Directions: Please copy out the listing below word for word, leaving the pictures out.

Records supplied:

******

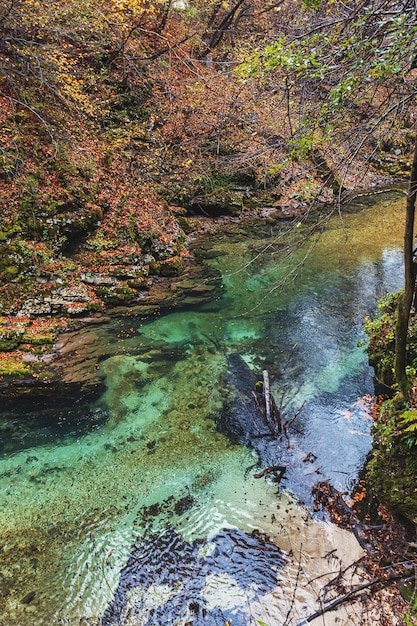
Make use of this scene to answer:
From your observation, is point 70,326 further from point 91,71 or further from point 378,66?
point 91,71

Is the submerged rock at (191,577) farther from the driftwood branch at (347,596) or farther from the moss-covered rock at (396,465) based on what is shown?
the moss-covered rock at (396,465)

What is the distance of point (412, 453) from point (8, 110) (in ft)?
43.5

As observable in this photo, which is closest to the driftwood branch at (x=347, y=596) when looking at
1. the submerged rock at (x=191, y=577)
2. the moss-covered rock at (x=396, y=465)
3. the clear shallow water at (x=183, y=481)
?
the clear shallow water at (x=183, y=481)

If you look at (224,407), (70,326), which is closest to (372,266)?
(224,407)

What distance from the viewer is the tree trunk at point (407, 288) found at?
390 centimetres

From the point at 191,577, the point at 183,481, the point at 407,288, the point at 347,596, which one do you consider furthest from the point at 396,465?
the point at 183,481

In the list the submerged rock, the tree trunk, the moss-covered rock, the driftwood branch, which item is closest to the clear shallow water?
the submerged rock

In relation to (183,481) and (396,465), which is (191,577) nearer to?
(183,481)

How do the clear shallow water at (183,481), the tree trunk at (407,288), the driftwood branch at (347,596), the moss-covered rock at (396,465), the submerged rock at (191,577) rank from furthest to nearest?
the moss-covered rock at (396,465)
the clear shallow water at (183,481)
the submerged rock at (191,577)
the driftwood branch at (347,596)
the tree trunk at (407,288)

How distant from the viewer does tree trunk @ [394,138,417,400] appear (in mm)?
3898

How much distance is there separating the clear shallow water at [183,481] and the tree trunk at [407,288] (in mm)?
1221

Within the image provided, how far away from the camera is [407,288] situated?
14.7 ft

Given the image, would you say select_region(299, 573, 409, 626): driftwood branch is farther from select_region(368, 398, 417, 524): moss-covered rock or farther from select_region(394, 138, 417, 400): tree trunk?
select_region(394, 138, 417, 400): tree trunk

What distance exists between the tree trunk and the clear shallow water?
122 cm
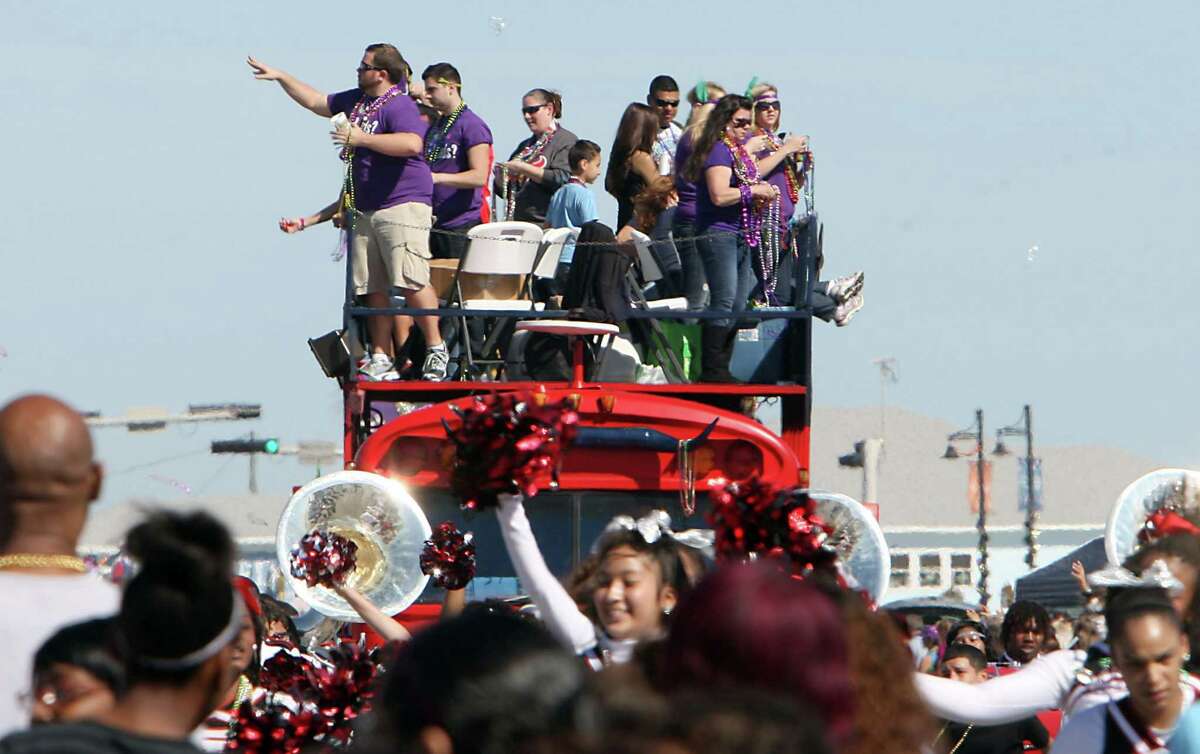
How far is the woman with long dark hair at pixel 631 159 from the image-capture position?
39.6 ft

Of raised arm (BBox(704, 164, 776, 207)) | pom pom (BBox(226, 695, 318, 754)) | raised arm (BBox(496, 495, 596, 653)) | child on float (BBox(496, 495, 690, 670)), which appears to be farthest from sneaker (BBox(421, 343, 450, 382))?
raised arm (BBox(496, 495, 596, 653))

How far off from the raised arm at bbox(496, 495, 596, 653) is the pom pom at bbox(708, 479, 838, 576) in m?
0.66

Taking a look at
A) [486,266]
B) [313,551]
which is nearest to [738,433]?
[486,266]

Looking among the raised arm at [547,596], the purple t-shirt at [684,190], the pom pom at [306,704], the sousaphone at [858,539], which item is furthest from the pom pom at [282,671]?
the purple t-shirt at [684,190]

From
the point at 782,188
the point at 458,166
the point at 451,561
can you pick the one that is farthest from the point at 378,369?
the point at 451,561

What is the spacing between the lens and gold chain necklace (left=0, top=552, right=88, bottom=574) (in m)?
3.88

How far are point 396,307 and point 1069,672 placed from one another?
692 centimetres

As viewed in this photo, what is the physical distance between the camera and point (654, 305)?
1179 centimetres

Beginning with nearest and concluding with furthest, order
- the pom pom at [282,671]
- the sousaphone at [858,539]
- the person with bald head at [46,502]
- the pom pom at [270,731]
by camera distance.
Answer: the person with bald head at [46,502] < the pom pom at [270,731] < the pom pom at [282,671] < the sousaphone at [858,539]

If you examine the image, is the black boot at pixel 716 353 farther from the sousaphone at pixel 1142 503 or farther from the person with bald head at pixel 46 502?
the person with bald head at pixel 46 502

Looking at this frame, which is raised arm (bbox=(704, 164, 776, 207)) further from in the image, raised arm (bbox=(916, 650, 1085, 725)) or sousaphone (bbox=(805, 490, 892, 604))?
raised arm (bbox=(916, 650, 1085, 725))

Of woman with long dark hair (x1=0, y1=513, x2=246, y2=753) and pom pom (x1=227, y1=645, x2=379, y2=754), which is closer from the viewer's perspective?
woman with long dark hair (x1=0, y1=513, x2=246, y2=753)

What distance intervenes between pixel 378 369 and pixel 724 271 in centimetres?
190

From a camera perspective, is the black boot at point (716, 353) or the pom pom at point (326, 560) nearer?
the pom pom at point (326, 560)
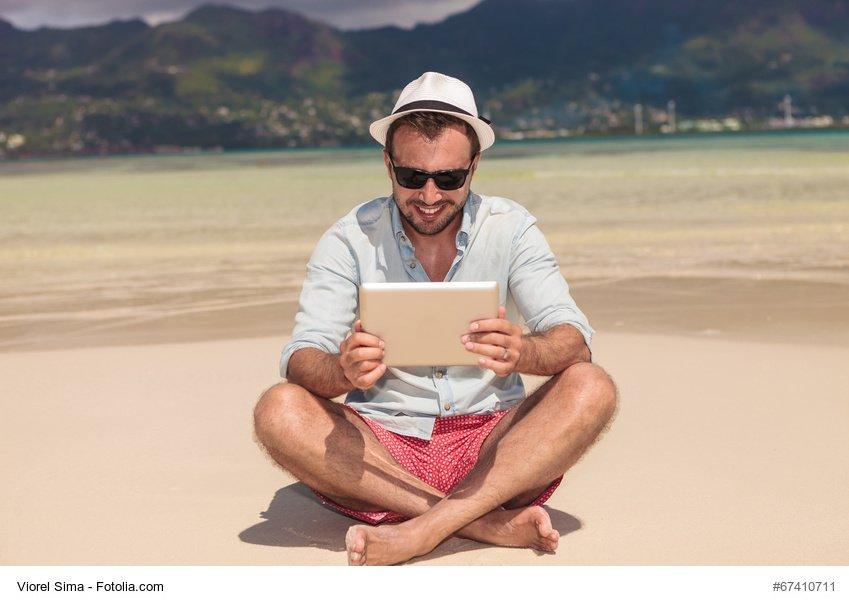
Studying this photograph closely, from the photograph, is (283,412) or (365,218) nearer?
(283,412)

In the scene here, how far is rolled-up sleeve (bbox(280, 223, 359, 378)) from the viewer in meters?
3.78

******

The solution:
Make use of this scene to answer:
From your observation, is point 70,326 further from point 91,71 or further from point 378,66?
point 91,71

Is the submerged rock at (191,577) farther from the driftwood branch at (347,596) or farther from the moss-covered rock at (396,465) based on what is shown?
the moss-covered rock at (396,465)

What is the distance of point (412, 453) from point (8, 110) (in ft)?
43.5

As observable in this photo, which is closest to the driftwood branch at (x=347, y=596) when looking at
1. the submerged rock at (x=191, y=577)
2. the moss-covered rock at (x=396, y=465)
3. the clear shallow water at (x=183, y=481)
?
the clear shallow water at (x=183, y=481)

If you look at (224,407), (70,326), which is closest to (372,266)?
(224,407)

What distance from the viewer is the tree trunk at point (407, 288) found at?
390 centimetres

From the point at 191,577, the point at 183,481, the point at 407,288, the point at 347,596, which one do you consider furthest from the point at 396,465?
the point at 183,481

In the list the submerged rock, the tree trunk, the moss-covered rock, the driftwood branch, which item is closest to the clear shallow water?
the submerged rock

In relation to (183,481) and (396,465), which is (191,577) nearer to?
(183,481)

How do the clear shallow water at (183,481), the tree trunk at (407,288), the driftwood branch at (347,596), the moss-covered rock at (396,465), the submerged rock at (191,577) rank from furthest to nearest?
the moss-covered rock at (396,465)
the clear shallow water at (183,481)
the submerged rock at (191,577)
the driftwood branch at (347,596)
the tree trunk at (407,288)

How distant from the viewer does tree trunk @ [394,138,417,400] appear (in mm)?
3898

How much distance is there separating the clear shallow water at [183,481] and the tree trunk at [407,288] (in mm)?
1221

Within the image provided, how far away from the camera is [407,288] situated?
14.7 ft

Given the image, would you say select_region(299, 573, 409, 626): driftwood branch is farther from select_region(368, 398, 417, 524): moss-covered rock or farther from select_region(394, 138, 417, 400): tree trunk?
select_region(394, 138, 417, 400): tree trunk

What distance exists between the tree trunk and the clear shallow water?
122 cm
How far is the woman with long dark hair at pixel 631 159 from the image-capture position?
39.6 ft

Of raised arm (BBox(704, 164, 776, 207)) | pom pom (BBox(226, 695, 318, 754)) | raised arm (BBox(496, 495, 596, 653)) | child on float (BBox(496, 495, 690, 670)), which appears to be farthest from sneaker (BBox(421, 343, 450, 382))?
raised arm (BBox(496, 495, 596, 653))

How far off from the raised arm at bbox(496, 495, 596, 653) is the pom pom at bbox(708, 479, 838, 576) in m?
0.66

Taking a look at
A) [486,266]
B) [313,551]
which is nearest to [738,433]?
[486,266]

Looking among the raised arm at [547,596], the purple t-shirt at [684,190], the pom pom at [306,704], the sousaphone at [858,539], which item is furthest from the pom pom at [282,671]?
the purple t-shirt at [684,190]

From
the point at 782,188
the point at 458,166
the point at 451,561
can you pick the one that is farthest from the point at 378,369?
the point at 451,561

What is the spacing between the lens and gold chain necklace (left=0, top=552, right=88, bottom=574) (in m)?
3.88

How far are point 396,307 and point 1069,672 placed from one another?
692 centimetres

As viewed in this photo, what is the physical distance between the camera and point (654, 305)?
1179 centimetres

Beginning with nearest and concluding with furthest, order
- the pom pom at [282,671]
- the sousaphone at [858,539]
- the person with bald head at [46,502]
- the pom pom at [270,731]
by camera distance.
Answer: the person with bald head at [46,502] < the pom pom at [270,731] < the pom pom at [282,671] < the sousaphone at [858,539]

If you examine the image, is the black boot at pixel 716 353 farther from the sousaphone at pixel 1142 503 or farther from the person with bald head at pixel 46 502?
the person with bald head at pixel 46 502

Looking at this frame, which is raised arm (bbox=(704, 164, 776, 207)) further from in the image, raised arm (bbox=(916, 650, 1085, 725)) or sousaphone (bbox=(805, 490, 892, 604))?
raised arm (bbox=(916, 650, 1085, 725))

Of woman with long dark hair (x1=0, y1=513, x2=246, y2=753) and pom pom (x1=227, y1=645, x2=379, y2=754), which is closer from the viewer's perspective?
woman with long dark hair (x1=0, y1=513, x2=246, y2=753)

What distance intervenes between pixel 378 369 and pixel 724 271 in centimetres?
190

From a camera perspective, is the black boot at point (716, 353) or the pom pom at point (326, 560) nearer?
the pom pom at point (326, 560)
Studying this photograph closely, from the photograph, is (283,412) or (365,218) nearer?
(283,412)

In the scene here, how far is rolled-up sleeve (bbox(280, 223, 359, 378)) from the viewer in meters?
3.78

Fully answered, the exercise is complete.